Joint Operating Agreements -- Current Issues

May 22, 2002

Introduction

The proposal for and conduct of operations are the primary souce of disagreement and litigation under AAPL Model Form Operating Agreement Form 610. This Model Form Operating Agreement has been in use in sustantially the same form since the first Form 610-1956. The AAPL Model Form Operating Agreement has been amended and revised several times to address some of the controversies arising under its terms, however, its construction and application continues to be a souce of controversy between operators and non-operators. Form 610-1989 is a 17-page document with detailed provisions for the drilling, operation and production of oil and gas wells. And yet, because of the complex nature of the activities covered by an operating agreement, an operating agreement cannot cover in detail every aspect of drilling, operation and production. Nor can an operating agreement executed in 1975 (or in 1989, for that matter), and still in effect today, anticipate all of the changes in technology and the changes in how the oil and gas industry conducts its business.

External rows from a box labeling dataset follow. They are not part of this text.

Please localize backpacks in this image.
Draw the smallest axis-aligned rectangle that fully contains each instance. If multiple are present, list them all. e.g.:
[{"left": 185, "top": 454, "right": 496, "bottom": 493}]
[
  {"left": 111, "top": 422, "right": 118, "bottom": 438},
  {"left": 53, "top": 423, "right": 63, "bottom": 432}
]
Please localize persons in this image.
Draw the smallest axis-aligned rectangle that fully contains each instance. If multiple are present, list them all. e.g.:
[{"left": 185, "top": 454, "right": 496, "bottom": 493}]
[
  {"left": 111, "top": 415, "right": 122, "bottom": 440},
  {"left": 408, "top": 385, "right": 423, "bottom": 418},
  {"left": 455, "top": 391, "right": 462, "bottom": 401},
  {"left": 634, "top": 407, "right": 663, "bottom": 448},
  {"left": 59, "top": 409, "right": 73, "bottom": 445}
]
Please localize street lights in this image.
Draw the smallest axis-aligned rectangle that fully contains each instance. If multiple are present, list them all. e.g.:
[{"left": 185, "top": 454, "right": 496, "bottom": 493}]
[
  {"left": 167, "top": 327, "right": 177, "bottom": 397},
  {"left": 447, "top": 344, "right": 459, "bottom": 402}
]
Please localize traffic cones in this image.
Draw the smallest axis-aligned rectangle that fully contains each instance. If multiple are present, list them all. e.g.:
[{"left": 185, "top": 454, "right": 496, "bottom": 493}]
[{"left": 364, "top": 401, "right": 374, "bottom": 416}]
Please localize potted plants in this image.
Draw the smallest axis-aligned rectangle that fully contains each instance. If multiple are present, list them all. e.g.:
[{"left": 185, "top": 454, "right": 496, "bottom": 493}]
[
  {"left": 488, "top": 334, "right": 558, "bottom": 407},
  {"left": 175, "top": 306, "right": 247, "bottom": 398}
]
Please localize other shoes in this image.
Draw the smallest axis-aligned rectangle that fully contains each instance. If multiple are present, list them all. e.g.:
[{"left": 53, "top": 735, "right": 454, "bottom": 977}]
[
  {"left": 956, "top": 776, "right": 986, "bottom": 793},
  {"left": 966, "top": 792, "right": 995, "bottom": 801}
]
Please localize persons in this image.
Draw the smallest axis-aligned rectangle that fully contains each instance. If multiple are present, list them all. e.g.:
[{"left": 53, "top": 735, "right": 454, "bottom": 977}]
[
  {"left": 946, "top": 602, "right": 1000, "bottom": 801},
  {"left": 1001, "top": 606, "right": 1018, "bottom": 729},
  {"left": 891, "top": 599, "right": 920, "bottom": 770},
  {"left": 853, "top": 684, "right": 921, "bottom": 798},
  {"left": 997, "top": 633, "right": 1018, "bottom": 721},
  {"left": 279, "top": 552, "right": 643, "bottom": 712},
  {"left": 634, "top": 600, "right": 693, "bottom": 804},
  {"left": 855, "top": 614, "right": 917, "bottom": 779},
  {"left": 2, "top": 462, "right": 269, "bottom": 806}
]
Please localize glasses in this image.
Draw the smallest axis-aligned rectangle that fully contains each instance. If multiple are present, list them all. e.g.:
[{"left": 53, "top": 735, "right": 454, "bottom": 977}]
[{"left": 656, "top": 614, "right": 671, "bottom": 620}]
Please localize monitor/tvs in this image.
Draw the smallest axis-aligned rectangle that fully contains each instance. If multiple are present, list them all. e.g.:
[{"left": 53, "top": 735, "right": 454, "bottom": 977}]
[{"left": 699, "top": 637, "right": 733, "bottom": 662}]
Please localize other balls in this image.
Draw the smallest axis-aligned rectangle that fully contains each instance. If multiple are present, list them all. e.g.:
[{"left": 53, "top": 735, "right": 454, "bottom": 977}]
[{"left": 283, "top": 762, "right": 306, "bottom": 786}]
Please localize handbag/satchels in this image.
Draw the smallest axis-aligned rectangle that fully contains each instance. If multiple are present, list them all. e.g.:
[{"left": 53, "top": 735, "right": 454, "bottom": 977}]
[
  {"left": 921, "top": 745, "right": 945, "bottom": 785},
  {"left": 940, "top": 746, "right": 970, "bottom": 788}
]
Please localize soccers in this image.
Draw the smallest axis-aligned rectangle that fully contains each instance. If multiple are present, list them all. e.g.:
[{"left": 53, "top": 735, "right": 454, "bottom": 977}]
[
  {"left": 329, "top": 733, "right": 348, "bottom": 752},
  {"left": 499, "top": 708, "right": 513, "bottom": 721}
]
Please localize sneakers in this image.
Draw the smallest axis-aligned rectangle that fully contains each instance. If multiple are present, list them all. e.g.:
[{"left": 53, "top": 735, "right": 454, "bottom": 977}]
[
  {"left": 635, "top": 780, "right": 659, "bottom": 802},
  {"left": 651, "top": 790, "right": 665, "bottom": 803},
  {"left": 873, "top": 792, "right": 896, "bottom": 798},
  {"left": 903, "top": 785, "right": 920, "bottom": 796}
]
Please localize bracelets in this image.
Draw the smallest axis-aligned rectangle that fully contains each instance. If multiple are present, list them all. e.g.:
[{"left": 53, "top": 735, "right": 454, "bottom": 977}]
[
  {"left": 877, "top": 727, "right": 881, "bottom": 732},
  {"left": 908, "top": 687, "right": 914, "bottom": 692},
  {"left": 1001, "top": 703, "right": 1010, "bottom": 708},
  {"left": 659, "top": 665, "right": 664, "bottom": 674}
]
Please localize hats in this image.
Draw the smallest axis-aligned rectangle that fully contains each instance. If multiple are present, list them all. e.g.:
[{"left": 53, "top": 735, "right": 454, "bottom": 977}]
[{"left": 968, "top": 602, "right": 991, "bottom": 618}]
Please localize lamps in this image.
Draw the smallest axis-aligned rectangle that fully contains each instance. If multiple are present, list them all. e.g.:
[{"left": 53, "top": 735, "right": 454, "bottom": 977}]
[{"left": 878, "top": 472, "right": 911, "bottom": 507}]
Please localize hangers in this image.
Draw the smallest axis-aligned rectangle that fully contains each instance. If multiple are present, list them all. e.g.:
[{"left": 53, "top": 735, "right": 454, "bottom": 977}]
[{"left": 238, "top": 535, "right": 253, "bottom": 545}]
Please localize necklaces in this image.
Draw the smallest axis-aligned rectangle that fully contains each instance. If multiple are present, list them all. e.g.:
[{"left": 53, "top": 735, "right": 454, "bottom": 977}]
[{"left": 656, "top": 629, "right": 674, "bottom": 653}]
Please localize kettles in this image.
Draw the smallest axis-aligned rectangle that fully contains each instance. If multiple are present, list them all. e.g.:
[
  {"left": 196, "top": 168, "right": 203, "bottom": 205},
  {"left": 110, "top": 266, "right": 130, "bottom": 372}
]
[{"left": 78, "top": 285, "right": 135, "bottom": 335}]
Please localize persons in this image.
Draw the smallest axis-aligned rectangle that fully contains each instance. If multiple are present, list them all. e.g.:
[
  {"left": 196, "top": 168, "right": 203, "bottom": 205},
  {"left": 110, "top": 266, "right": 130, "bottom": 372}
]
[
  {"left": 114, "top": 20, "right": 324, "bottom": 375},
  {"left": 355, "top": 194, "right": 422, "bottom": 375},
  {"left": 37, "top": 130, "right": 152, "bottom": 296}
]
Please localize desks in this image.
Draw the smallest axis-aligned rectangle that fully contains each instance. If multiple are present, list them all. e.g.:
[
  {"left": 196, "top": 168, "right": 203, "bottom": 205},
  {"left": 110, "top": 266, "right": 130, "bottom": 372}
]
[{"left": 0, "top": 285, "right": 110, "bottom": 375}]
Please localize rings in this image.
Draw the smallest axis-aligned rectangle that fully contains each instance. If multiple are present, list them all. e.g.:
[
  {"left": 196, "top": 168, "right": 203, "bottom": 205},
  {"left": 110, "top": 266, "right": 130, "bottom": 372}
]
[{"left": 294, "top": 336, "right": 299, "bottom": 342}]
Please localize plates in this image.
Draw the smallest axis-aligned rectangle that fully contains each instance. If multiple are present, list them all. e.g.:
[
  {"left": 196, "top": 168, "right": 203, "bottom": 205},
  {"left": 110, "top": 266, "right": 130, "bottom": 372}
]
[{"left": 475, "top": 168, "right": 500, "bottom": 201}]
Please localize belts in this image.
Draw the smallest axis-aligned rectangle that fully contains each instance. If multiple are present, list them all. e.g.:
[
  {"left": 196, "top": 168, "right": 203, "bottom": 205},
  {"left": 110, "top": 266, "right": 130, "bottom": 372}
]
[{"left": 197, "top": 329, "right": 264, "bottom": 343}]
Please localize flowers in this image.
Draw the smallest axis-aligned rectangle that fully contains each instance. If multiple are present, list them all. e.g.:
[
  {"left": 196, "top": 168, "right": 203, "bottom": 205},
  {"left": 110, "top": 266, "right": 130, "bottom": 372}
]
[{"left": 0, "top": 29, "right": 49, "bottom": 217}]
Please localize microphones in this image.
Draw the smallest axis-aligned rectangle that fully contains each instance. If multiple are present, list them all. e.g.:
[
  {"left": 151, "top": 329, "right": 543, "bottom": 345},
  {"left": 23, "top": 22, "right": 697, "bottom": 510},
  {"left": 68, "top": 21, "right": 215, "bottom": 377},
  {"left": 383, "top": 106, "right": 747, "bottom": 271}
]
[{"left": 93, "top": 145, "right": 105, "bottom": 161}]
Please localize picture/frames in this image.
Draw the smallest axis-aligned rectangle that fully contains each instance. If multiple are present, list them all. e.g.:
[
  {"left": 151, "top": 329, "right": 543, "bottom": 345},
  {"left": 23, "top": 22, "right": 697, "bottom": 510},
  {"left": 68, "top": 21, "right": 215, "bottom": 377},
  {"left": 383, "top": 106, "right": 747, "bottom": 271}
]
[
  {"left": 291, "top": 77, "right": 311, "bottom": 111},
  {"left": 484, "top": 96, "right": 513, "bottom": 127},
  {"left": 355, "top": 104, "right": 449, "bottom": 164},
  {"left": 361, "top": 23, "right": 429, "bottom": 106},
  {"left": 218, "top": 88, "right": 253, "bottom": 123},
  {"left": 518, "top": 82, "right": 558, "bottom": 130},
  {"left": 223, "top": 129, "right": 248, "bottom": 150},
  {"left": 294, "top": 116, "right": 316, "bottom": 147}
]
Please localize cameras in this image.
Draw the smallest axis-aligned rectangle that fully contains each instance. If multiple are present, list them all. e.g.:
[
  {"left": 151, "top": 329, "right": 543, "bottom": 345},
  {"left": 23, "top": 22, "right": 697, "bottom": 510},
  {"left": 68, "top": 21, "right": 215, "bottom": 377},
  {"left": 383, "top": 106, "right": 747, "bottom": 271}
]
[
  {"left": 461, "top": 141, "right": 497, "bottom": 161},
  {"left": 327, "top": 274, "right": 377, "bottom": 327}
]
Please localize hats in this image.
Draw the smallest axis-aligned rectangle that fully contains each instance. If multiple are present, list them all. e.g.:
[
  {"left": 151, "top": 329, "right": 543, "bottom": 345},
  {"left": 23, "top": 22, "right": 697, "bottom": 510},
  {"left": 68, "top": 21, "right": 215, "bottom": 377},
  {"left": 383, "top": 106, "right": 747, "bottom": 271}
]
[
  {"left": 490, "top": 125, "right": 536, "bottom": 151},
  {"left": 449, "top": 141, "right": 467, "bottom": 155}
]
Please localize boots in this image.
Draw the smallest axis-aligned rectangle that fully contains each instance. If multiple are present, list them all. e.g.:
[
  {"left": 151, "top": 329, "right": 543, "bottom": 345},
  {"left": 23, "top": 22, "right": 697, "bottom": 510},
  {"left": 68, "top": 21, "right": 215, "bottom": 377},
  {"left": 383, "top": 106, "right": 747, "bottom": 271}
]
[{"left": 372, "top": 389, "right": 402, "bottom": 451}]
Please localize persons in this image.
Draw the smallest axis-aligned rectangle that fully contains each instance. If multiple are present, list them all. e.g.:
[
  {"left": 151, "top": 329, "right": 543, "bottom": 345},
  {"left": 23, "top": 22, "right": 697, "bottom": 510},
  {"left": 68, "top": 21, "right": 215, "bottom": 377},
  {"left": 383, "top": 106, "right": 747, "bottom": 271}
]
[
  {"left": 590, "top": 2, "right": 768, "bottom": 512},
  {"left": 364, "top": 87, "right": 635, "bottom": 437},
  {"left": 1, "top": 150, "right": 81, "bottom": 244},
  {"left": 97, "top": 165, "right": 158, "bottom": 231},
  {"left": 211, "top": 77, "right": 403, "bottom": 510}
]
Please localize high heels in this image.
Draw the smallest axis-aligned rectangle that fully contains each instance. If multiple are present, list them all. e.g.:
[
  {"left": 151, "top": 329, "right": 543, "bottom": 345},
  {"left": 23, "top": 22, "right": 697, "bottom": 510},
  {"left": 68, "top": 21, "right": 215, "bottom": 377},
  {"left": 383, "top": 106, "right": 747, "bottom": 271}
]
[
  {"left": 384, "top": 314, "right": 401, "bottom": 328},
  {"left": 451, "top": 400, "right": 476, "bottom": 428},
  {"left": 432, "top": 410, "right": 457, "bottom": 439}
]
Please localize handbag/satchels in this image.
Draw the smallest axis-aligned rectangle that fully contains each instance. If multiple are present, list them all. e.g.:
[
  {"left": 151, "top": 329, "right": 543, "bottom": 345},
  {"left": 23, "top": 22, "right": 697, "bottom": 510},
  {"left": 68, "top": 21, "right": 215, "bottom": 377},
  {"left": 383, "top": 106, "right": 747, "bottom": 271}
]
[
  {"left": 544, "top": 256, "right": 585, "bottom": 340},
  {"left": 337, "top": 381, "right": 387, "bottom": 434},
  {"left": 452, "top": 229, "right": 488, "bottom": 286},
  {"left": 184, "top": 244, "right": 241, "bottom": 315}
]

The purpose of this paper is to examine how both initial and subsequent operations are proposed and conducted under the terms of an operating agreement. Unless otherwise provided, references in this paper will be to the AAPL Model Form Operating Agreement Form 610-1989. An integral part of this analysis is an examination of the relationship between the Operator and the Non-Operators as it relates to authority and liability under the Model Form Operating Agreement Form 610. As part of this examination, this paper will analyze the issues raised in recent litigation concerning operations under the operating agreement.